Safety effects of street lighting on roadway segments: Development of a crash modification function
Runan Yang, Zhenyu Wang, Pei-Sung Lin, Xiaopeng Li, Yu Chen, Ping P. Hsu & Alex Henry, Traffic Injury Prevention, Page: 296-302,Volume 20 Issue 3, April 11, 2019.
Objective: Nighttime crashes are overrepresented on the U.S. highway system. Roadway lighting, which provides additional visibility by supplementing vehicle headlights, has been identified as an effective countermeasure to improve nighttime safety. However, the existing literature does not provide a thorough understanding of the effects of street lighting photometric characteristics on nighttime crash occurrence on roadway segments. This study aimed to investigate the relationship between lighting photometric measures and nighttime crash risk on roadway segments and develop a crash modification function/factor (CMF).
Methods: The research team collected horizontal illuminance data on 440 roadway segments between 2 successive signalized intersections in Florida for 2012–2014 and matched 4 years of nighttime and daylight crash data (2011–2014). Random parameter negative binomial models were estimated for both nighttime and daylight crash frequencies. The expected night-to-day crash odds ratio, as an equivalent of CMF, was derived from the fitted models with the correction of estimation variances. The confidence intervals (CIs) of the developed CMF were estimated using the Cox method.
Results: The coefficient of the mean of horizontal illuminance is significantly negative in the nighttime model. The coefficients of the standard deviation of horizontal illuminance are significantly positive and normally distributed in both the nighttime and daylight models. The significance of the standard deviation in the daylight model captures the confounding effects—a high standard deviation correlates with high traffic exposures, poor safety design standards, and low maintenance quality. The CMF based on the expected daylight-to-day odds ratio was developed as an exponential function of the increments and the increment squares of the mean and the standard deviation of horizontal illuminance. Its 95% CIs indicate that the CMF is almost significant over the whole range. Other significant variables contributing to nighttime crash risk include annual average daily traffic, truck percentage, segment length, access density, undivided roads, and urban/city limits.

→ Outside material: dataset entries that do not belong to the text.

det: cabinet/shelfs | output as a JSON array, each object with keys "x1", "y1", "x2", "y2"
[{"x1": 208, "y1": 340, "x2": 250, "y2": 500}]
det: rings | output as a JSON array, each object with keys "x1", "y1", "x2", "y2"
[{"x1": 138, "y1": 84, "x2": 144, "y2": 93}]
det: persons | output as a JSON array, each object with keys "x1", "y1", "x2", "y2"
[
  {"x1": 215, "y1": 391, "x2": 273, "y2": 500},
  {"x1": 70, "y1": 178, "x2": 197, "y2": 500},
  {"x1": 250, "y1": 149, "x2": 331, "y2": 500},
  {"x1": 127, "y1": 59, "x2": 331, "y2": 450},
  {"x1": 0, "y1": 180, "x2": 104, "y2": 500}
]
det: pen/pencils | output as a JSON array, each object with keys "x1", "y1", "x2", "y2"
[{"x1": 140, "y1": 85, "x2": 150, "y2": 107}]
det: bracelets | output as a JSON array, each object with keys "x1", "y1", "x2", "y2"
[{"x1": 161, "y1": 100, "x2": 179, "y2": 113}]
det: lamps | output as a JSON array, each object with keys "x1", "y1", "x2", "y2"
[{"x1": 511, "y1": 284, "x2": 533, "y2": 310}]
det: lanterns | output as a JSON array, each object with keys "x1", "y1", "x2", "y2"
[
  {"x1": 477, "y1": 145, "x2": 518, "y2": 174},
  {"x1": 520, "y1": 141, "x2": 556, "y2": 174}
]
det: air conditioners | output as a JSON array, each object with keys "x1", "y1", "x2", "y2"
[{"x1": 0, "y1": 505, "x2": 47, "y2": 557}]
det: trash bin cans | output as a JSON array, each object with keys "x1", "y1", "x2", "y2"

Conclusions: Horizontal illuminance characteristics have a significant impact on nighttime crash risk on roadway segments. An increase in the mean of horizontal illuminance, indicating an improvement in average lighting level, tends to decrease nighttime crash risk; an increase in the standard deviation, representing a poor uniformity of lighting pattern on a roadway segment, is more likely to raise nighttime crash risk. Because the 2 measures are strongly correlated in a low mean range (<0.44 fc), the 2 photometric measures need to be considered together to interpret the safety effects of lighting patterns. The standard deviation shows better performance in measuring lighting uniformity on a roadway segment than the traditional ratios (max-to-min and mean-to-min). However, a new photometric measure is needed to capture the true lighting pattern influencing driver vision at night.